=== Fragmento del documento ===

Una nueva versión del Plan Qunita, lanzado por primera vez durante el gobierno de Cristina Kirchner, pone en marcha el gobierno nacional a través del Ministerio de Salud que aprobó este martes la contratación directa para la “adquisición de 14.000 kits de cuna-moisés y accesorios”, en el marco del Plan de los 1000 días que ofrece asistencia durante el embarazo y los primeros tres años de vida de niños y niñas. Las cunas serán construidas por detenidos en cárceles federales.

La decisión política fue oficializado a través de la Decisión Administrativa 175/2022, publicada este martes en el Boletín Oficial, que lleva la firma del jefe de Gabinete, Juan Manzur; y de la ministra de la cartera sanitaria, Carla Vizzotti.

El plan Qunita original había sido suspendido durante la gestión de Mauricio Macri y llevado a justicia que determinó el sobreseimiento de todos los acusados.

En el artículo 2 de la norma, se adjudica la contratación directa a favor del Ente de Cooperación Técnica y Financiera del Servicio Penitenciario Federal, ya que detenidos en cárceles federales se ocuparán de la fabricación de los kits.

La operación será por un monto de $277.200.000, al tiempo que la norma faculta a la ministra para la “ampliación, disminución, resolución y rescisión respecto de la Contratación Directa Interadministrativa”. El monto de la compra se “imputará con cargo a las partidas presupuestarias del Ministerio de Salud”, aclara el texto.

Entre los considerandos se detalla que el fin de la contratación es “reducir las muertes infantiles domiciliarias y contribuir tanto a la salud física y mental”. También busca el pleno desarrollo del lactante, en el marco de la Estrategia Nacional de Sueño Seguro del Lactante en virtud del “Plan 1000 días”, lanzado por las autoridades.

=== Entradas mostradas ===

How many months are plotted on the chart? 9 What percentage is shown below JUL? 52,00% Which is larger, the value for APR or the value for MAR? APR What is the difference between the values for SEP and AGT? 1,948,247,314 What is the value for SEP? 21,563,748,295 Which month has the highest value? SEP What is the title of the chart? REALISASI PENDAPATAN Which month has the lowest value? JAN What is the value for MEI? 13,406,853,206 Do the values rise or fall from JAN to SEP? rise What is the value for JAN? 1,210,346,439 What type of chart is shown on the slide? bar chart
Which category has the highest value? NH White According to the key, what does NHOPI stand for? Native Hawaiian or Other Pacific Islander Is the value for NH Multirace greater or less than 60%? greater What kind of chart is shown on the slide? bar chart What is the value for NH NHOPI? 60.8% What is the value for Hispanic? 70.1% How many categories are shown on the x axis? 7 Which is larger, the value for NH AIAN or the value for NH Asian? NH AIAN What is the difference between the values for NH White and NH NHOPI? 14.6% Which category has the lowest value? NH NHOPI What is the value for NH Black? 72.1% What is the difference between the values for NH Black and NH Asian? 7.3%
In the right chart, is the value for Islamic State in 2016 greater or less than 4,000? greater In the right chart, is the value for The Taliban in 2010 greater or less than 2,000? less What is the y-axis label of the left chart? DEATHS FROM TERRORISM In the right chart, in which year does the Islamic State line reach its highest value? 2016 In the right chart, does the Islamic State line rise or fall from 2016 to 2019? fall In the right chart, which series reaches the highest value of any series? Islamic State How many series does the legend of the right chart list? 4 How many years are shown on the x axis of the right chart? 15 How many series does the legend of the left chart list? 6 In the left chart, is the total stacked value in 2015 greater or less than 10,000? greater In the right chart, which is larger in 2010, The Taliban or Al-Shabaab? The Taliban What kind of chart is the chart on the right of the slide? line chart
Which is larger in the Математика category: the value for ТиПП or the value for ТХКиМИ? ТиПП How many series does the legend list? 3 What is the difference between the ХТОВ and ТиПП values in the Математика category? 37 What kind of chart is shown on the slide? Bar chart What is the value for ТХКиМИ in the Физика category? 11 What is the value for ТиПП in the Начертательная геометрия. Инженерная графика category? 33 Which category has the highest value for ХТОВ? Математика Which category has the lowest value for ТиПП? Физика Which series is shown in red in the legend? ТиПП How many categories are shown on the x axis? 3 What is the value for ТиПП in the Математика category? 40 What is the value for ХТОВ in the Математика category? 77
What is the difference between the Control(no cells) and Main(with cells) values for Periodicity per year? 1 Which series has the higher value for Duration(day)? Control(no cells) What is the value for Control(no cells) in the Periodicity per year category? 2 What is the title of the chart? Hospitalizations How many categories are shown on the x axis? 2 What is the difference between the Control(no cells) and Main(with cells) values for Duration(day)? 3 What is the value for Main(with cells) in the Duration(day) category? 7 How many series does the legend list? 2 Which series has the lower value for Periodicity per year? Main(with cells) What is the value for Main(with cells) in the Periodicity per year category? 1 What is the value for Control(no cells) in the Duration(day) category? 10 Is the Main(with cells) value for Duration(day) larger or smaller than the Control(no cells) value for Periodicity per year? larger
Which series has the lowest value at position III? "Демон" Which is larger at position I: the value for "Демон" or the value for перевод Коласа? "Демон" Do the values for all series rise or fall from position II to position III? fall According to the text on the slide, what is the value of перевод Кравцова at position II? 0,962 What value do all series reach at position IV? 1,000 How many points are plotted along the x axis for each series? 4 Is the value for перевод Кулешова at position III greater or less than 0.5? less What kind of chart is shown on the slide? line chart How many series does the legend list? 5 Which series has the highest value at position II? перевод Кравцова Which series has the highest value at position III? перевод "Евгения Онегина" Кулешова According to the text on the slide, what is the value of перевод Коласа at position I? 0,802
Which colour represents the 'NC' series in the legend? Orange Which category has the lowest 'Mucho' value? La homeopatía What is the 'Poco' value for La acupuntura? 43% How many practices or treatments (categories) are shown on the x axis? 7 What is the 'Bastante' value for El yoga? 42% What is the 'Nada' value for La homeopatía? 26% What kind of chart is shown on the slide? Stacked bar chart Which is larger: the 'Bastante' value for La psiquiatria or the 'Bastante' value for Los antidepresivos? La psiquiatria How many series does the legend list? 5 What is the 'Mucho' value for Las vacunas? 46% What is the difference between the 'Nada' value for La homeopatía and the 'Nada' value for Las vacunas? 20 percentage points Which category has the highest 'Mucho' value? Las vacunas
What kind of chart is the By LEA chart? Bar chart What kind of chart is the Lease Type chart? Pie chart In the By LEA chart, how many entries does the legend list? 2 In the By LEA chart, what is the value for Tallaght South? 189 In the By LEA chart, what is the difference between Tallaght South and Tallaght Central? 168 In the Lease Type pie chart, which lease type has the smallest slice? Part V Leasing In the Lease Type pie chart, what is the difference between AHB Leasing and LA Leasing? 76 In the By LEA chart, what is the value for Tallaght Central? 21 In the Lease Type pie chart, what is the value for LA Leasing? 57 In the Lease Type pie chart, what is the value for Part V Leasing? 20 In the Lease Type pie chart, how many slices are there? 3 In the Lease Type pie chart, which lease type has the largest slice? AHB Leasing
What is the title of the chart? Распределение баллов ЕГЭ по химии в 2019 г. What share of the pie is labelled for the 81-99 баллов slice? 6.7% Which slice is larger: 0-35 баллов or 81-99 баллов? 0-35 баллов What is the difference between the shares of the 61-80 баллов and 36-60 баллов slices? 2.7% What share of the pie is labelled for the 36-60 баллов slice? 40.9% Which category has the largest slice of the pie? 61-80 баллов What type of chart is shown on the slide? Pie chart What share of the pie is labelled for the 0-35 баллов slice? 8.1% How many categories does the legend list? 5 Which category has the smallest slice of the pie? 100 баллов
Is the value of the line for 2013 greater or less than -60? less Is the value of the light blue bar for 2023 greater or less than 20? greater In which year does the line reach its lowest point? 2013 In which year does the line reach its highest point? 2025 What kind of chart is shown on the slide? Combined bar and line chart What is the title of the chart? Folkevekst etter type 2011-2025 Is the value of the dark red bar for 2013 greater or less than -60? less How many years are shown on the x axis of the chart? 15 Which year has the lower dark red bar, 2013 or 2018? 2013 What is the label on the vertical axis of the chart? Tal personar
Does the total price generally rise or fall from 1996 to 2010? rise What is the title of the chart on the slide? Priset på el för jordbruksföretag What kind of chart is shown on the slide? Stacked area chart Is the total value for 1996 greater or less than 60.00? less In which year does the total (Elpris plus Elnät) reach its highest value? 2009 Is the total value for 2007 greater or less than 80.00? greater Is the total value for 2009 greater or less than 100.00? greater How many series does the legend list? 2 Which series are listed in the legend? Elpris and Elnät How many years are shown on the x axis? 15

===

### El problema
¿Por qué monto se realizará la contratación según el fragmento del documento?

### Respuesta
La operación será por un monto de $277.200.000.